- [Complete the following]
(1) Reproduce the entire text on Kubernetes in data science, word for word.
(2) Output the lines of the records, from the line containing "As illustrated in this photograph, which of" through the last line of the records, inclusive, as a JSON list of strings, one string per line. Skip blank lines and leave the pictures out.

# Document text start

Data science is a growing profession. While it involves more opportunities than ever, it also has a lot more complications. Standards and expectations are rapidly changing, especially in regards to the types of technology used to create data science projects.
Most data scientists are using some form of DevOps interface these days. One of the most popular is Kubernetes. Kyle Gallatin recently recorded a Kubernetes tutorial that was presented at the New York City Data Science Academy, which illustrates the importance of this platform for his profession.
There are a lot of important nuances for data scientists using Kubernetes. One of the most important is the adaption of serverless Kubernetes.
In this post, we will look at how serverless is changing the traditional Kubernetes architecture. However, we will first address the benefits of Kubernetes in data science.
Benefits of Kubernetes for Data Science
Kubernetes is based on a control node combined with multiple worker nodes to facilitate its cluster architecture. Workloads then get distributed to these worker nodes while being managed by the control node. With the emergence of serverless technologies, there is growing interest in utilizing serverless within Kubernetes both to manage workloads and provide the cluster itself.
It should be relatively obvious why data scientists can benefit from this interface. Bob Laurent, Senior Director of Domino Data Labs has talked about some of the biggest reasons. He points out that Kubernetes allows scalable access to GPUs and CPUs and helps with infrastructure abstraction. These features make data science projects scalable, cost-effective and easier to manage.
Kubernetes is clearly a useful feature for data scientists. After this is understood, it is important to come to terms with the wonders of using it in a serverless enviornment.

# Document text end
# Records for this exercise start

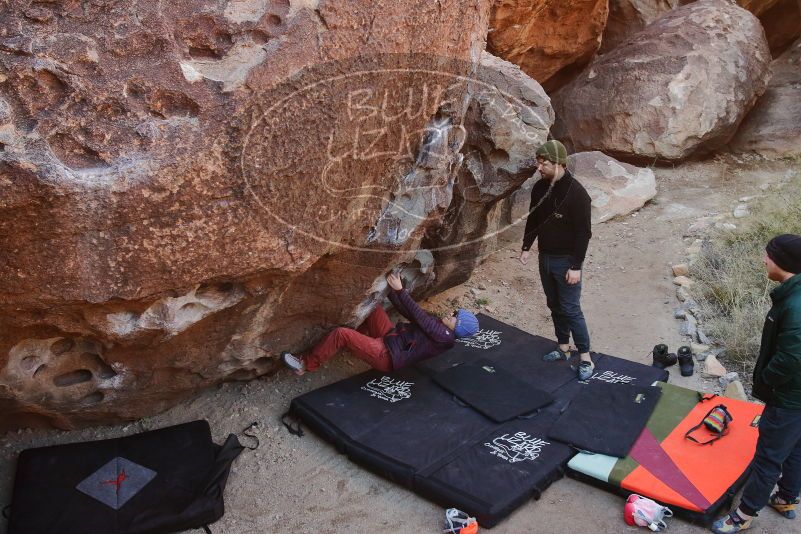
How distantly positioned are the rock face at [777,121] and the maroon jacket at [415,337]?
5.70 meters

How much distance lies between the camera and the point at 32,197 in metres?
2.56

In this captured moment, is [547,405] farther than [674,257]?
No

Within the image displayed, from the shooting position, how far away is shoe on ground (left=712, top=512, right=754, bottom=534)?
3.15 metres

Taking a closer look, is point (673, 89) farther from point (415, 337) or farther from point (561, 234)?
point (415, 337)

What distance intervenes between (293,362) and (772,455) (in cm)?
244

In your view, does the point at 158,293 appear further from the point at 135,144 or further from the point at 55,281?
the point at 135,144

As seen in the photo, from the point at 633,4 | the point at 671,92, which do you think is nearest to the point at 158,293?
the point at 671,92

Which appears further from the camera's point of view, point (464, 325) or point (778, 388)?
point (464, 325)

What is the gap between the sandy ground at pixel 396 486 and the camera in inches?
134

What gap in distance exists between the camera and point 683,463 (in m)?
3.54

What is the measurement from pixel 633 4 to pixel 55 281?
27.1 feet

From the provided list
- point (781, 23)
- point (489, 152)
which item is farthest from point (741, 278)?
point (781, 23)

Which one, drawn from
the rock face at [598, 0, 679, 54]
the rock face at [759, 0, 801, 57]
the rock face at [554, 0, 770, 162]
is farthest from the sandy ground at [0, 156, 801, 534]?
the rock face at [759, 0, 801, 57]

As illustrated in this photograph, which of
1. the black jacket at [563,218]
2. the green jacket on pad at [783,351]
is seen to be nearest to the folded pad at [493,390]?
the black jacket at [563,218]
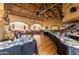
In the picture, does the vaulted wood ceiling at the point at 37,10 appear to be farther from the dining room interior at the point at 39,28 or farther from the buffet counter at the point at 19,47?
the buffet counter at the point at 19,47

# Records for this exercise end

- [Answers for the tasks]
(1)
Data science is a growing profession. While it involves more opportunities than ever, it also has a lot more complications. Standards and expectations are rapidly changing, especially in regards to the types of technology used to create data science projects.
Most data scientists are using some form of DevOps interface these days. One of the most popular is Kubernetes. Kyle Gallatin recently recorded a Kubernetes tutorial that was presented at the New York City Data Science Academy, which illustrates the importance of this platform for his profession.
There are a lot of important nuances for data scientists using Kubernetes. One of the most important is the adaption of serverless Kubernetes.
In this post, we will look at how serverless is changing the traditional Kubernetes architecture. However, we will first address the benefits of Kubernetes in data science.
Benefits of Kubernetes for Data Science
Kubernetes is based on a control node combined with multiple worker nodes to facilitate its cluster architecture. Workloads then get distributed to these worker nodes while being managed by the control node. With the emergence of serverless technologies, there is growing interest in utilizing serverless within Kubernetes both to manage workloads and provide the cluster itself.
It should be relatively obvious why data scientists can benefit from this interface. Bob Laurent, Senior Director of Domino Data Labs has talked about some of the biggest reasons. He points out that Kubernetes allows scalable access to GPUs and CPUs and helps with infrastructure abstraction. These features make data science projects scalable, cost-effective and easier to manage.
Kubernetes is clearly a useful feature for data scientists. After this is understood, it is important to come to terms with the wonders of using it in a serverless enviornment.

(2)
[
  "As illustrated in this photograph, which of",
  "1. the black jacket at [563,218]",
  "2. the green jacket on pad at [783,351]",
  "is seen to be nearest to the folded pad at [493,390]?",
  "the black jacket at [563,218]",
  "In the picture, does the vaulted wood ceiling at the point at 37,10 appear to be farther from the dining room interior at the point at 39,28 or farther from the buffet counter at the point at 19,47?",
  "the buffet counter at the point at 19,47"
]